The thing is, I don’t worry about that, at least not in the way he’s talking about. To me, R is beautiful and smart and curious and normal. Why would I worry about her? But I really don’t. And I can’t figure out if that’s a bad thing or not.

I haven’t even talked about how I feel I’ve neglected my marriage. That’s a subject for another day.


Finally, something light-hearted

January 17, 2008

So a few girls at work introduced me to the concept of the “Office Boyfriend.” I have embraced this concept now that I slowly feel the life being sucked out of me while I sit at my desk and size photos and enter copy into boxes for hours a day. It makes work more fun.

When I first started working here, I had an “Office Boyfriend.” We were very close, and then we just grew apart. First I had a baby, then he (his wife) had a baby. My job changed and we didn’t talk so much, then his job changed and we talked even less. One day he snubbed me, and I called it off. It was him, not me.

So the spot of my “Office Boyfriend” is officially open and I am auditioning (”Convention Boyfriend” and “Intern Boyfriend” positions are filled).  My requirements are minimal: easy on the eyes, not a complete jackass. I must see them occasionally, which does eliminate a sizable number of staff members. I don’t care if you’re married. We’re keeping this at work.

This is not a serious thing, I do not harbor fantasies of running away with my Office Boyfriend (or Convention Boyfriend or Intern Boyfriend). In fact, I would be mortified if any of them knew of their designation. It’s something I like to giggle about with my friends.

One friend’s Office Boyfriend was an IT contractor who used to sit down the hall from her. He shared an office with another contractor who was also attractive. She weighed her options and chose the taller of the two. But now he’s changed offices and we don’t even know what floor he’s on anymore… Office Boyfriends can be so fickle.

This year, I even convinced my boss’ boss to pick a Convention Girlfriend. He chose well, considered carefully. However, I do believe his fatal mistake is that we don’t know if she will be a fixture at Convention. Unless he gets a new job, my CB will be around for awhile. I think that’s a key element in the Convention boy/girlfriend choice.

Office Boyfriends come, and Office Boyfriends go. But work is a little better when they’re around.


The universe hates me

January 16, 2008

Why is it that at the end of a particularly trying week-long business trip, when you and everyone you work with are all cranky and tired and just want to get the hell home already, everything that possibly could go wrong does?

And why do I have a tendency to exaggerate when things don’t go my way?

So we’re on the bus home (yes, our cheap-ass environmentally friendly company made 400 people take chartered buses to Nashville, not even allowing us to drive ourselves unless circumstances were dire), about 125 miles north of Nashville on I-65 when it comes to our driver’s attention that we are leaking GASOLINE all over the road. So we have to pull over at a truck stop (exit 105). The bus driver hops out with a single paper towel to inspect the situation.

***

_REQUIRED TASKS_
[1] List the words the blog posts use to describe R.
[2] Quote the part of the blog posts starting with "The thing is, I" and going on through "thing or not.".
The lines below have nothing to do with the blog posts.

_DATA LINES_
***

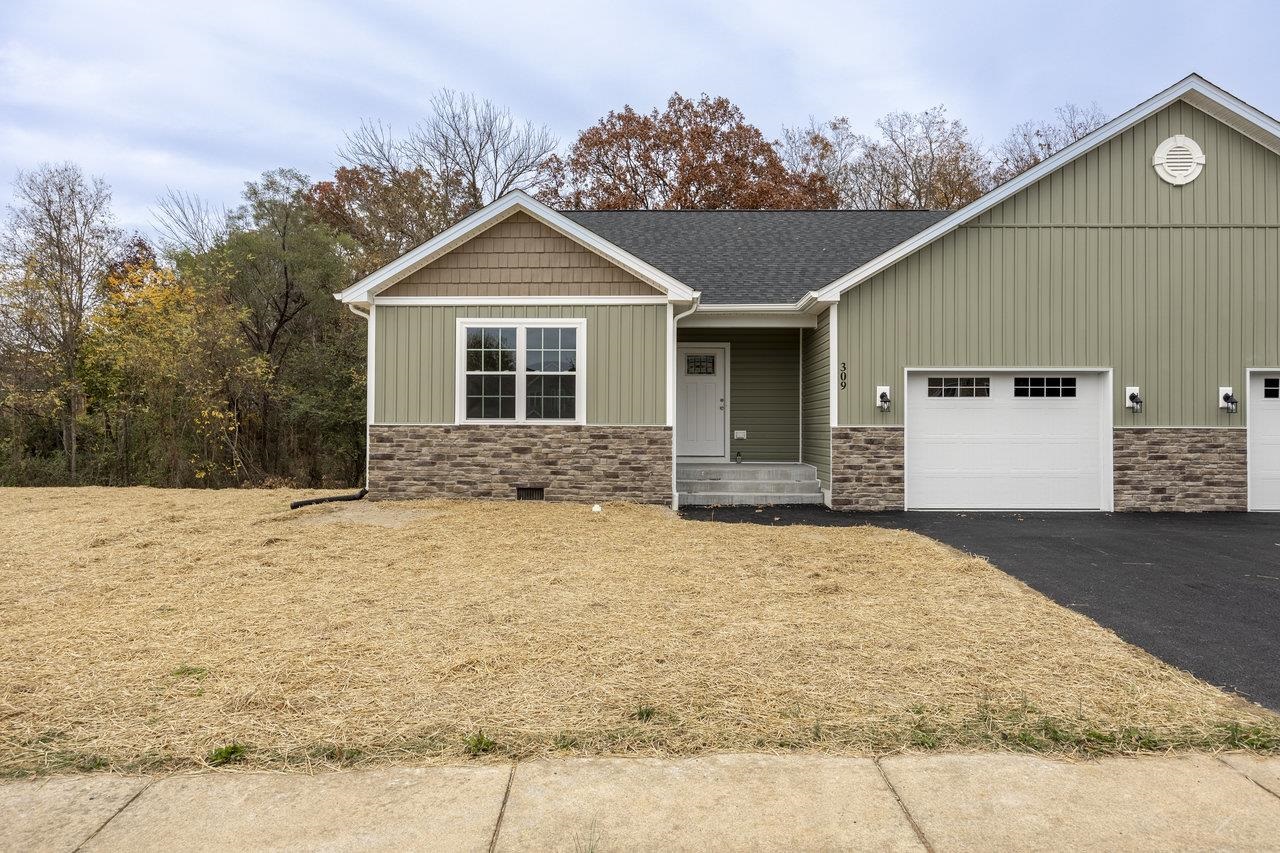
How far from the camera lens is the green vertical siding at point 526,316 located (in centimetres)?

***

_EXERCISE RESULTS_
[1] beautiful, smart, curious, normal

[2]
The thing is, I don’t worry about that, at least not in the way he’s talking about. To me, R is beautiful and smart and curious and normal. Why would I worry about her? But I really don’t. And I can’t figure out if that’s a bad thing or not.